[Testo]
•••••

Un citofono, una domanda e una voce che risponde, per esempio su cosa si farebbe con un milione di euro. E’ una delle pressoché infinite questioni sollevate dalla mostra-laboratorio “999 – Una collezione di domande sull’abitare contemporaneo”, che Stefano Mirti ha ideato e curato per la Triennale di Milano. Un viaggio a tratti visionario a tratti in costante ridefinizione dentro questioni che vanno dalla quotidianità domestica all’accoglienza del diverso. I
Come le sale espositive chiaramente dimostrano, la sensazione immediata è quella di entrare in un hub di idee e proposte, in aggiornamento continuo e in dialogo con gli stessi fruitori delle domande.
Un gioco, certo, ma con lo sguardo puntato su una delle questioni cruciali del presente, non solo in ottica architettonica. Un progetto che nasce da lontano e dalla visione del precedente presidente della Triennale, che Clarice Pecori Giraldi, vicepresidente dell’istituzione milanese, ha voluto sottolineare in conferenza stampa.

•••••

(Righe tratte da un dataset)
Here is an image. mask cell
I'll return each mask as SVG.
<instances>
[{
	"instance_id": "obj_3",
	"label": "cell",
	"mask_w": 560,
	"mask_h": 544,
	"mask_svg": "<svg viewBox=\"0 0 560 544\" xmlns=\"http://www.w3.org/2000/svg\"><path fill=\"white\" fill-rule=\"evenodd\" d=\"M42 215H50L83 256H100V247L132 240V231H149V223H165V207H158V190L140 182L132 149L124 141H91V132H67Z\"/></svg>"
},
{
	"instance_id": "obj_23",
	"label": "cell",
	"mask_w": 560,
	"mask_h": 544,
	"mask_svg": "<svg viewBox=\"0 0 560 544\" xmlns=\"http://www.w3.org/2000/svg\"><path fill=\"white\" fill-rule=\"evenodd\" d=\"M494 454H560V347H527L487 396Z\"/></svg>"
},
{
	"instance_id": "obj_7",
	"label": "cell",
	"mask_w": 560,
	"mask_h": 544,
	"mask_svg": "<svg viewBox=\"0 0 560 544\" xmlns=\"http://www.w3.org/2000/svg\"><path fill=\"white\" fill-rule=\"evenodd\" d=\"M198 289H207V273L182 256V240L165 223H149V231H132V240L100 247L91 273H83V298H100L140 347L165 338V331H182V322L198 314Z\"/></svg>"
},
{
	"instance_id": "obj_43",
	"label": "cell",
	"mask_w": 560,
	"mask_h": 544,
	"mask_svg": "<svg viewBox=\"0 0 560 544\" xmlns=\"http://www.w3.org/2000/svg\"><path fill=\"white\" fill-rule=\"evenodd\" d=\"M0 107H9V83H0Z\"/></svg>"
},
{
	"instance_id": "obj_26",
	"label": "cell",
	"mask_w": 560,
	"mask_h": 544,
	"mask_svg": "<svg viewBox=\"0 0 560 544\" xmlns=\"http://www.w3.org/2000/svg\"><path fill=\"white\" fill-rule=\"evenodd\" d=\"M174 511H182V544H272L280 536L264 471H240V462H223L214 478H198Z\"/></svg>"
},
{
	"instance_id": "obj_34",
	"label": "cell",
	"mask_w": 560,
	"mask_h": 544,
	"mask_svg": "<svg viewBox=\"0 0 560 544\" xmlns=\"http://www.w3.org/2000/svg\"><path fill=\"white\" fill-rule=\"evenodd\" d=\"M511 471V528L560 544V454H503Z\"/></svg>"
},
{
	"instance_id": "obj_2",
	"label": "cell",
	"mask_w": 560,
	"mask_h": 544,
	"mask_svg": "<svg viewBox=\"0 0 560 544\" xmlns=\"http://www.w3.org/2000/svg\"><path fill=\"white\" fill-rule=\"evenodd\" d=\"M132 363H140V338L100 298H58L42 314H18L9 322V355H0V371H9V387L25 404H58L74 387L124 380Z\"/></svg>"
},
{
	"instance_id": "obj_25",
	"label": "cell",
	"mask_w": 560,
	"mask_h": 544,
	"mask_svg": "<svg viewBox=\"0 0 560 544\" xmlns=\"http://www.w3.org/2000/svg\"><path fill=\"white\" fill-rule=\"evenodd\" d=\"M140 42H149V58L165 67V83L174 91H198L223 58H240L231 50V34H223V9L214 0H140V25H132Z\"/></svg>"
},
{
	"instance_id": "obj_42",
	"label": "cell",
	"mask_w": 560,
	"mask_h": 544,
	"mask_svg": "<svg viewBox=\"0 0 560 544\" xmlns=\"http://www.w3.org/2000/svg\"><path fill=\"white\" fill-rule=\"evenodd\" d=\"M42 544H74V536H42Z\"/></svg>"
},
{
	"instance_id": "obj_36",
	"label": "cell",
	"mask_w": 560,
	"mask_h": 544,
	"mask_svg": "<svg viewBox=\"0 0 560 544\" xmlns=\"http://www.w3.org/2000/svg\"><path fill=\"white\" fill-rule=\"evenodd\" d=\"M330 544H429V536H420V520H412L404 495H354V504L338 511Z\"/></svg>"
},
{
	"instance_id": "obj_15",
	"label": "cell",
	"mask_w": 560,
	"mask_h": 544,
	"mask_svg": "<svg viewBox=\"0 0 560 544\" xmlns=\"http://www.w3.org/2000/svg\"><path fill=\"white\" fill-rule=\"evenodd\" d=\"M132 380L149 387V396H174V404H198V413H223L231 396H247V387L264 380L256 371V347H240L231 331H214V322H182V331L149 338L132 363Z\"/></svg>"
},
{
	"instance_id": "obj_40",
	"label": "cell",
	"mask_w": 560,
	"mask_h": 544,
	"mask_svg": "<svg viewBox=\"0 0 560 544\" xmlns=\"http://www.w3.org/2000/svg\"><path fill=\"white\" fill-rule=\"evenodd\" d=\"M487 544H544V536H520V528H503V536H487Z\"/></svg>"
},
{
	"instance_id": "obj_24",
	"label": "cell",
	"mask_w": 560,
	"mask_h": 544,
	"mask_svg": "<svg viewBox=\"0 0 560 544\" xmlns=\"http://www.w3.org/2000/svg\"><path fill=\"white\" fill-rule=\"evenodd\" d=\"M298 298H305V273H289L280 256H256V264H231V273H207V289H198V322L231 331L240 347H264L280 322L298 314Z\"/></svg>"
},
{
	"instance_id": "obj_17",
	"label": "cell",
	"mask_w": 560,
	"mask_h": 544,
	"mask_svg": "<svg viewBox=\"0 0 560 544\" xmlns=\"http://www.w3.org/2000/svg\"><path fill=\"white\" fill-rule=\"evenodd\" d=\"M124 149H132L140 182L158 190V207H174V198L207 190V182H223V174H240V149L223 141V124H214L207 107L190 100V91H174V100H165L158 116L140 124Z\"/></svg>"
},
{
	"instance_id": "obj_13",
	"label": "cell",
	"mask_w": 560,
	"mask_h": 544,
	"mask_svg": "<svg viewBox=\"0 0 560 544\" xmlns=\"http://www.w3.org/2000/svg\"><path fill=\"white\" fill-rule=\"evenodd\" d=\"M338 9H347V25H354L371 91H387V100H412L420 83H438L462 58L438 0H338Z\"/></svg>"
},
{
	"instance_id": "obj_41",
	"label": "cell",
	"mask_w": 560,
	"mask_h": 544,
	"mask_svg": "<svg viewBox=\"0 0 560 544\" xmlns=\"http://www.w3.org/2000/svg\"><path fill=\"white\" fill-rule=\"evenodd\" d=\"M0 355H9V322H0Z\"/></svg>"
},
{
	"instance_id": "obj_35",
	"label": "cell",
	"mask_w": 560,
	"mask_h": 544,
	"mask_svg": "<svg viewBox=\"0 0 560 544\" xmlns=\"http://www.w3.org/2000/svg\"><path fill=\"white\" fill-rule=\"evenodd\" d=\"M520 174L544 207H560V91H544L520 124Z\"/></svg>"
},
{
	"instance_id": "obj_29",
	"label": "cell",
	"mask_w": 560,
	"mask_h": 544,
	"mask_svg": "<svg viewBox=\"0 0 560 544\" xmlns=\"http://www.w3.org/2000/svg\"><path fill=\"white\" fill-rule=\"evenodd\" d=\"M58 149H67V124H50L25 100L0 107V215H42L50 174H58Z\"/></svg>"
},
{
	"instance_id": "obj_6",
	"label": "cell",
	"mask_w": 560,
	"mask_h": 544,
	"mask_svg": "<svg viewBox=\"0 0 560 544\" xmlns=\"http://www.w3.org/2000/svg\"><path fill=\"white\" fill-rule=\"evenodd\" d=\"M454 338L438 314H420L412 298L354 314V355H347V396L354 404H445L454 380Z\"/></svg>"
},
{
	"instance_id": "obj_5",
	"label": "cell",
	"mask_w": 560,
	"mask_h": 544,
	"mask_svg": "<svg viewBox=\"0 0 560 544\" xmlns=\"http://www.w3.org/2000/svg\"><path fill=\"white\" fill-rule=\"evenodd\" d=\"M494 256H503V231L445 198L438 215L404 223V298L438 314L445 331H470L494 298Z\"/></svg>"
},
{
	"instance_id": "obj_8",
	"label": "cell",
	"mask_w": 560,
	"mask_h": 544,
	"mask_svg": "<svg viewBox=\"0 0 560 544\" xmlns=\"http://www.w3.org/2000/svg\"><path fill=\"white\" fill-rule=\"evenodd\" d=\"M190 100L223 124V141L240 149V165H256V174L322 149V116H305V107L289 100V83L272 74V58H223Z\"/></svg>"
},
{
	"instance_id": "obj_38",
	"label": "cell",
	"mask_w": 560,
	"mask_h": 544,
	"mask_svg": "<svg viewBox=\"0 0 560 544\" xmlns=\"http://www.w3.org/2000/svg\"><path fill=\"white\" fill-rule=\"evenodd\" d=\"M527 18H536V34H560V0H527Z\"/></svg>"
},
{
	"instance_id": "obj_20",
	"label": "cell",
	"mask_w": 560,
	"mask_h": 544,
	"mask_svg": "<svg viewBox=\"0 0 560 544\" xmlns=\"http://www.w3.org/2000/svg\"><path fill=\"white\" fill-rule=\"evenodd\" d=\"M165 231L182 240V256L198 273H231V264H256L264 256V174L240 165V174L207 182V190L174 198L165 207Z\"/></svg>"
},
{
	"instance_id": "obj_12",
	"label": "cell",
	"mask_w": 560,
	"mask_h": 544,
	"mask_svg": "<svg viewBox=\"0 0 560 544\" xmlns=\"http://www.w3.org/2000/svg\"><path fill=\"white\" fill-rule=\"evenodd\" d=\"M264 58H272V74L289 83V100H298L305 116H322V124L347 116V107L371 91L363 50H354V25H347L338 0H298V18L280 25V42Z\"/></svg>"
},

•••••

Ripeti il passo del testo sulla mostra compreso tra "Un citofono, una" e "fruitori delle domande.", estremi inclusi. Le righe non hanno alcun rapporto con il testo sulla mostra.

Un citofono, una domanda e una voce che risponde, per esempio su cosa si farebbe con un milione di euro. E’ una delle pressoché infinite questioni sollevate dalla mostra-laboratorio “999 – Una collezione di domande sull’abitare contemporaneo”, che Stefano Mirti ha ideato e curato per la Triennale di Milano. Un viaggio a tratti visionario a tratti in costante ridefinizione dentro questioni che vanno dalla quotidianità domestica all’accoglienza del diverso. I
Come le sale espositive chiaramente dimostrano, la sensazione immediata è quella di entrare in un hub di idee e proposte, in aggiornamento continuo e in dialogo con gli stessi fruitori delle domande.